> EXTRACT TO READ:
---------------
CG coloring discussion thread
Okay, I've been doing more coloring lately, and I believe I've found a good and simple method of coloring scanned images.
I've been experimenting the coloring method (for Photoshop) outlined in Niti's tutorial, but I've found it too tedious and lacking the flexibility I wanted. Instead, I've decided to ditch the whole idea altogether and I've found the best tools of coloring for simple black & white pictures such as the one below are just paintbrush, blur and coloring bucket.
What I do first is clean up the outlines and fill the different areas with different colors of my choosing. Sometimes, when the area's small/simple enough, I just paintbrush over it. I would always make the colors partly transparent ('bout 50%) so the lines I'm coloring over will still be visible. Below is the result.
Then I would choose some shading colors. I either get it from the color pallet, or I would simply play with color transparency. In the example picture below, I employed mainly transparency changes to acquire the darker shading colors. For the lighter colors (on the clothes and hair), I picked them from the color pallet.
Once I've done enough contrast, I begin to clean up the picture with the blur tool.
If I want everything to blend together more, I would use "median" under "filter"
Plz, point out any way that I can improve me coloring, and feel free to share your methods of coloring as well.
dont get me wrong, I am by no means a great CG'r. However I do feel like your image is to dull, it lacks that pop for me. I really cant tell if its because your background isnt white, or if its your colors themselves, but I dont see the colors stickign out from the background good enough for me, but thats just me, and everyone else might not see it my way, thats fine :-s
But, your coloring itself, I like it, and you should keep it up.
As for the background, I did actually want to put in something. However if you've seen that picture where I tried to add a beach background to the forefigure, you'll know my photoshopping skill is still too disastrous for that kinda task. I could draw a background, but inking and coloring that would be such a chore.
I do like the soft natural feel to your CG here. If I remember correctly you don't scan in your inks but instead capture it with a camera that gives it that sepia tone look to the overall image, so the method you choose here I think works really good for that.
I assume the inks are on a seperate layer or channel before you tackle the colors?
Backgrounds are the bane of a colorist when there wasn't one in the original. Hmmm now that I'm looking at the BG, I think if it was lightened or darkened a touch, the characters would stand out more (ex: -27 Saturation in the Image -> Adjustments -> Hue/Saturation still keeps the warm tones but pops the characters out a touch imo).
The nice thing about CG is that there are so many different ways to achieve the desired goal. I may have to try your way, it seems a heck of a lot less more complicated than my approach and appears more like a 'traditional' coloring than the shiny CG llok so prevelant in mine. I personally use the heck of a lot of Layers method for my CG which I described about here (it's rather long). It's probably too many steps, but then again I don't CG for a living so I don't use the multitude of shortcuts the pros do.
---------------
> STORED RECORDS:

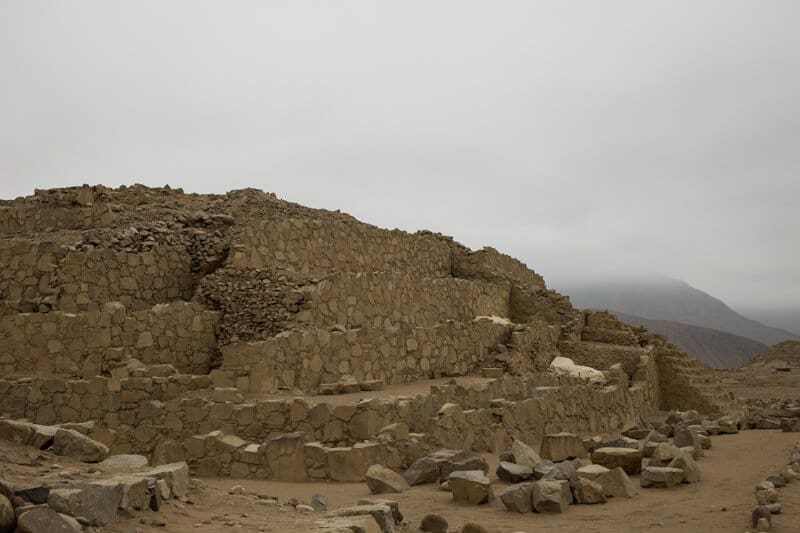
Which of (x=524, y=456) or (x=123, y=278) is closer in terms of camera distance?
(x=524, y=456)

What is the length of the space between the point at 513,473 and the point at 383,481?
4.42ft

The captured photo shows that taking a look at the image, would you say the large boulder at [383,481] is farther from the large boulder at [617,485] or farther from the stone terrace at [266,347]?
the large boulder at [617,485]

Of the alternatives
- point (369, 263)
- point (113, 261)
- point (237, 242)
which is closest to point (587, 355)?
point (369, 263)

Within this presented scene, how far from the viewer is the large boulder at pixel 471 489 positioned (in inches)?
277

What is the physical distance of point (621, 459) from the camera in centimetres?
848

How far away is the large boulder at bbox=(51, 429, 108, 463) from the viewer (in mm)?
6680

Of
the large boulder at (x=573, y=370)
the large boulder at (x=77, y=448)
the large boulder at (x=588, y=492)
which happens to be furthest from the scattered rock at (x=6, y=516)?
the large boulder at (x=573, y=370)

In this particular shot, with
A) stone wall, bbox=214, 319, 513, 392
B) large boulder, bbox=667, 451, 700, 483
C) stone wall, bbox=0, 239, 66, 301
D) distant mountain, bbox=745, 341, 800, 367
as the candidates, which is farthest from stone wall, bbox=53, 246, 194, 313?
distant mountain, bbox=745, 341, 800, 367

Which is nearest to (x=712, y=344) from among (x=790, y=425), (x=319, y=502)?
(x=790, y=425)

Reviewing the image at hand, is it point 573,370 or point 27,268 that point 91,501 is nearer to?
point 27,268

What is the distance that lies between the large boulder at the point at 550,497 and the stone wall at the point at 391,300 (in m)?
6.73

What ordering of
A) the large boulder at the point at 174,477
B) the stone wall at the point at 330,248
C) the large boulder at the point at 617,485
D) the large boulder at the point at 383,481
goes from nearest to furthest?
the large boulder at the point at 174,477 → the large boulder at the point at 617,485 → the large boulder at the point at 383,481 → the stone wall at the point at 330,248

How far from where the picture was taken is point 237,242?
14914 mm

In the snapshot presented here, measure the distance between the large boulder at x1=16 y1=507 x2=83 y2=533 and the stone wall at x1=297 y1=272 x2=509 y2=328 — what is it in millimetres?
8764
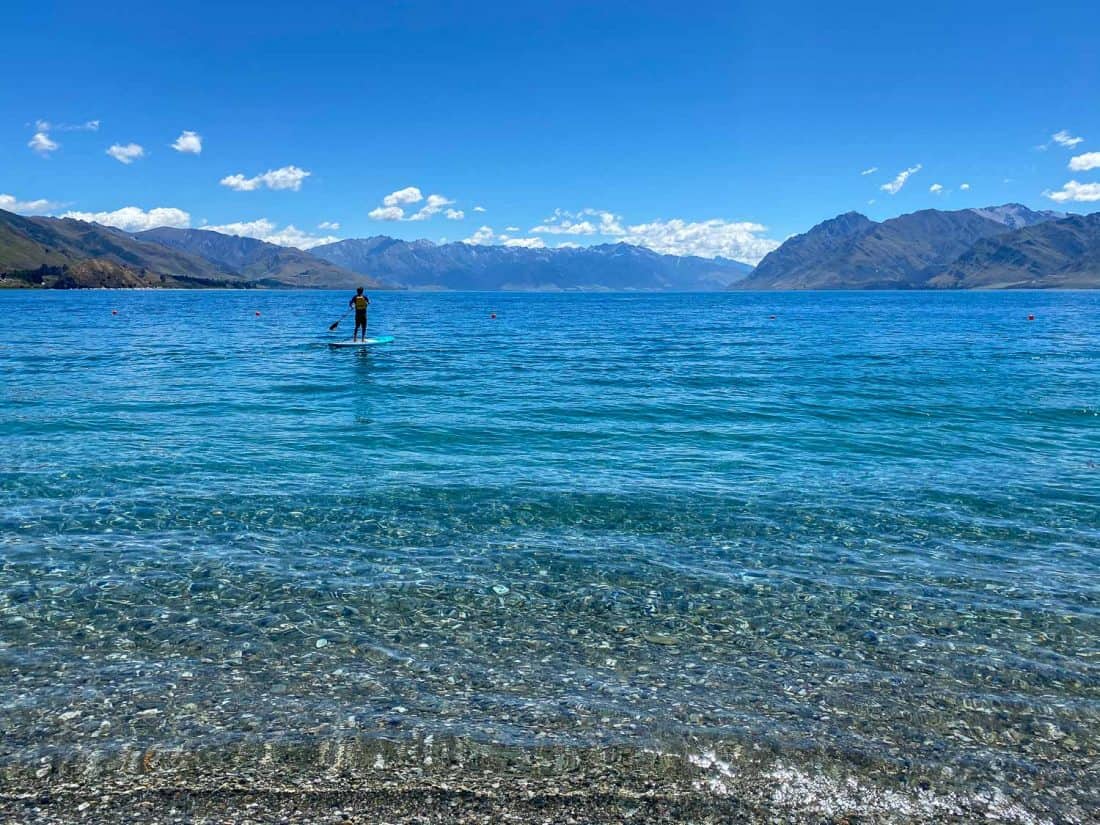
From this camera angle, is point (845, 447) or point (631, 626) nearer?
---------------
> REQUIRED TASKS:
1/ Answer these about the coloring thread:
(a) At roughly what transparency does the first poster set the fill colors so the lines stay visible?
(b) Which option under "filter" does the first poster use to make everything blend together more?
(c) What Saturation value does a reply suggest in Hue/Saturation to make the characters stand out from the background?
2/ Carry on the coloring thread after its final sentence.
The entries come from a different source than the coloring thread.

> TASK-BY-TASK RESULTS:
1/
(a) About 50%.
(b) "Median."
(c) -27.

2/
I think your style of CG is quite nice. It's different from the usual plastic looking CG that you see (which I tend to do because I've never tried anything else it seems)...
It has a really natural subtle feeling whicih goes very well with the sepia look of the digital camera photo. It's like a watercoloru at the same time. I really like it. Now I wish I could do creative things like that...
Usually when I CG something that is scanned in (when did I last do this...), I twiddle around with the levels/brightness/contrast so that I can simply create a layer underneat the scanned in layer, set the outline layer (yes with white and all) to Multiply, and then colour everything underneath. Manually! It's pretty damned stupid though. I sometimes used to just magic wand the particular space and then expand it by 1 pixel and then fill in the selection on a different layer. I've tried quick mask but I keep screwing it up..
I usually put different colours on different layers, so that if I want to change the colour of something I can just hue/saturation that particular colour layer.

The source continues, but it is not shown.